La situazione non migliora nella seconda fase… Qui entreremo in possesso di un particolare manufatto con cui poterci difendere da determinati nemici o con cui interagire per attivare determinati congegni. Basta la pressione di un tasto e si attiva un fascio continuo e “infinito”. Ecco questa è l’unica arma che avremo da inizio alla fine.
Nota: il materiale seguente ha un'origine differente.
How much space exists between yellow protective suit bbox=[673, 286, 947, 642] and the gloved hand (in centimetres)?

Purtroppo, questa seconda fase è quella più confusionaria e caotica, un susseguirsi di corridoi e aree esteticamente intriganti e oscure ma ludicamente difficili da “vivere”.
Tra fasi in cui dovremo scappare ad altre in cui dovremo combattere, è difficile già solo capire quando bisogna fare cosa… Questo perché non è proprio intuitivo e ci si può incappare in fasi di trial and error involontarie. Discorso analogo per trovare determinati percorsi o per girovagare al meglio in labirinti tutti uguali con goffi mostri alle calcagna. Insomma, premiamo la varietà di idee, sicuramente interessanti ma la sostanza è molto altalenante.

Grafica e sonoro
Graficamente parlando, The Shore presta il fianco a più di una criticità. Abbiamo già criticato l’interfaccia di gioco a cui si sommano problemi di vario genere tra bug, rallentamenti e anche oggetti che si compenetrano male tra loro. Anche l’illuminazione non è coerente. Eppure alcuni scenari sono sinceramente belli e la seconda parte mostra degli interni sinceramente claustrofobici e molto “Lovecraftiani”. Ancora una volta, l’atmosfera ne è preservata ma il titolo si mostra abbastanza grezzo e spigoloso in più di un punto. Apprezzata invece la lenta fase di “sommersione”, molto evocativa e accattivante.
Il sonoro è un degno compagno di viaggio, complice un buon doppiaggio tra cui spicca quello inquietante dell’entità con cui ci troveremo a dialogare. Le musiche, invece, spesso assenti, contribuiscono in parte a potenziare l’atmosfera senza mai risultare fastidiose o ridondanti. Per quanto riguarda i sottotitoli, abbiamo già segnalato che sono in italiano ma spesso incompleti o sbagliati. Peccato.